*** PROVIDED ENTRIES Section Begins ***
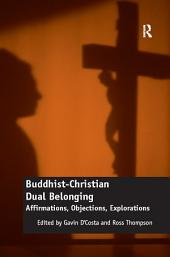Buddhist-Christian Dual Belonging: Affirmations, Objections, Explorations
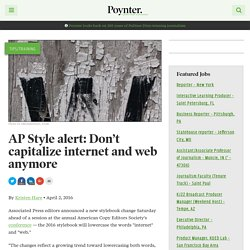 AP Style alert: Don't capitalize internet and web anymore – Poynter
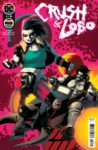 Crush and Lobo 1 spoilers 0 1 scaled 1 98x150 Recent Comic Cover Updates For The Week Ending 2021 06 18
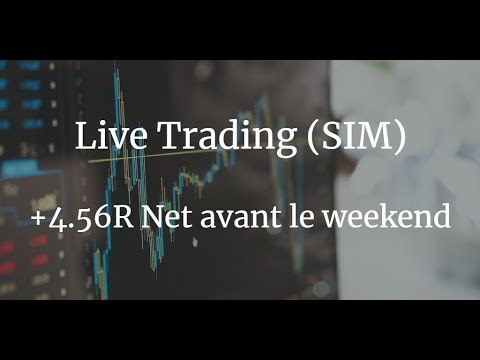 Live day trading (SIM): +4.56R Net avant le weekend 1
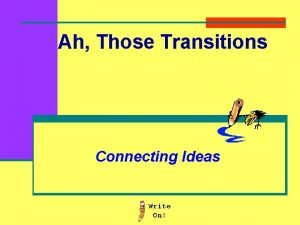 Ah Those Transitions Connecting Ideas Transition words n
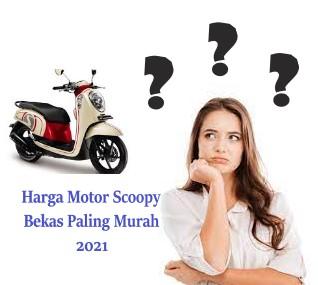 30+ Harga Motor Scoopy Bekas Paling Murah 2021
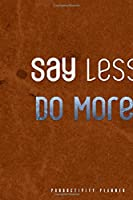 Say Less, Do More.: Productivity Planner Man Notebook Journal Composition Blank Lined Diary Notepad 120 Pages Paperback Brown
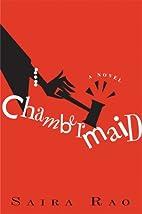 Chambermaid: A Novel by Saira Rao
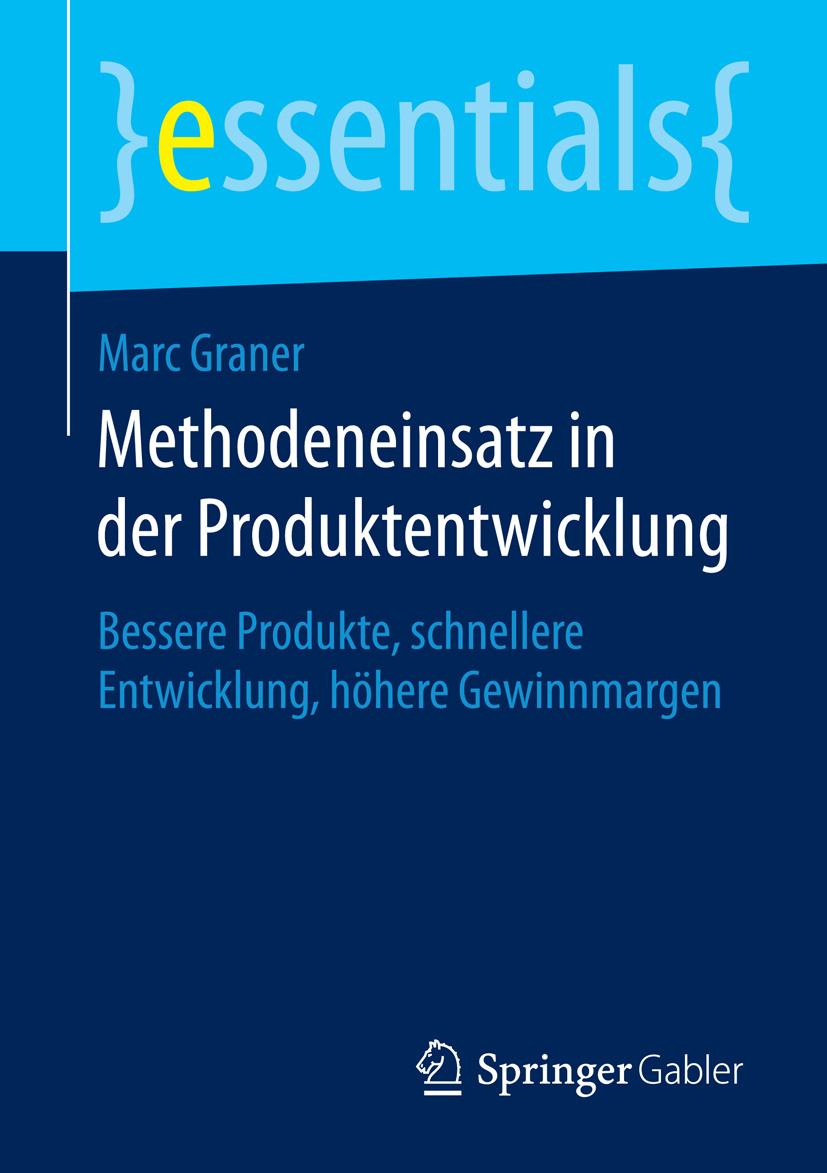 Graner, Marc - Methodeneinsatz in der Produktentwicklung, ebook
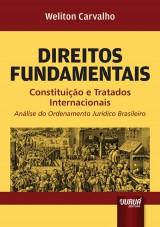 Capa do livro: Direitos Fundamentais - Constituição e Tratados Internacionais - Análise do Ordenamento Jurídico Brasileiro, Weliton Carvalho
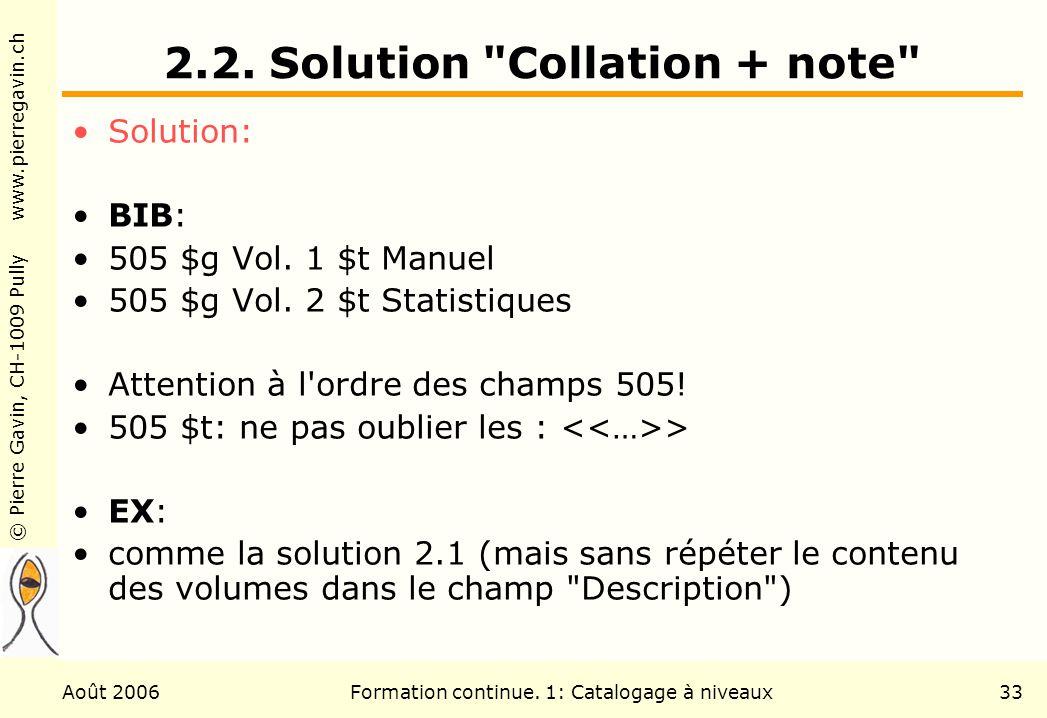 © Pierre Gavin, CH-1009 Pully www.pierregavin.ch Août 2006Formation continue. 1: Catalogage à niveaux33 2.2. Solution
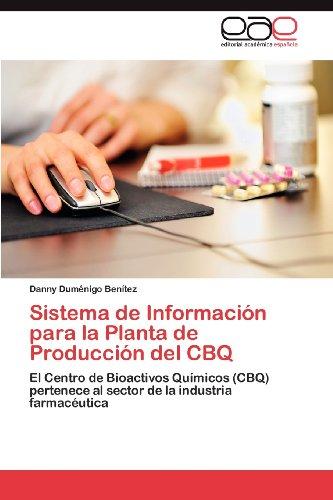 Sistema de Informaci N Para La Planta de Producci N del Cbq 9783659037023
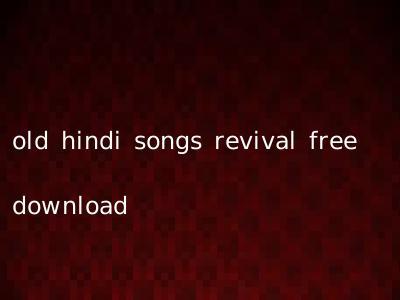 old hindi songs revival free download
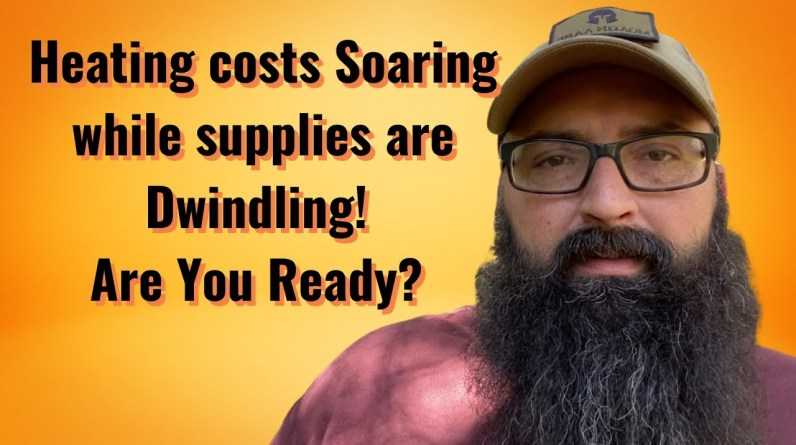Heating costs Soaring while supplies are Dwindling! Are you Ready?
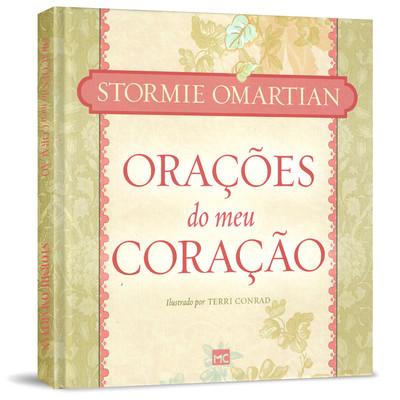 Orações do Meu Coração - Stormie Omartian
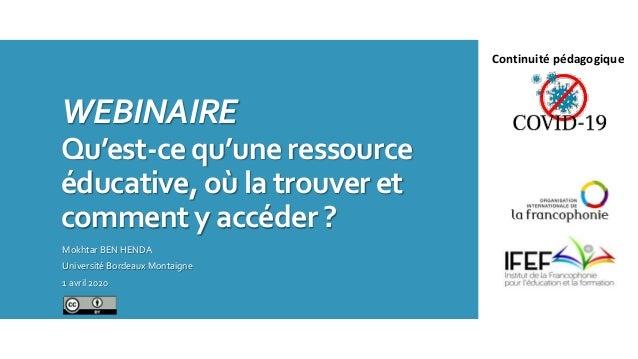 WEBINAIRE Qu'est-ce qu'une ressource éducative, où la trouver et comment y accéder ? Mokhtar BEN HENDA Université Bordeaux...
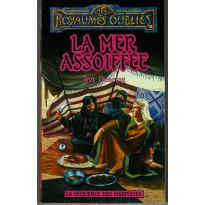 La Mer assoiffée (roman Les Royaumes Oubliés en VF)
*** PROVIDED ENTRIES Section Ends ***
In the listing above, find the line with "Ah Those Transitions" and the line with "Capa do livro: Direitos". Set down exactly those lines and everything between them, skipping pictures.

 Ah Those Transitions Connecting Ideas Transition words n
 30+ Harga Motor Scoopy Bekas Paling Murah 2021
 Say Less, Do More.: Productivity Planner Man Notebook Journal Composition Blank Lined Diary Notepad 120 Pages Paperback Brown
 Chambermaid: A Novel by Saira Rao
 Graner, Marc - Methodeneinsatz in der Produktentwicklung, ebook
 Capa do livro: Direitos Fundamentais - Constituição e Tratados Internacionais - Análise do Ordenamento Jurídico Brasileiro, Weliton Carvalho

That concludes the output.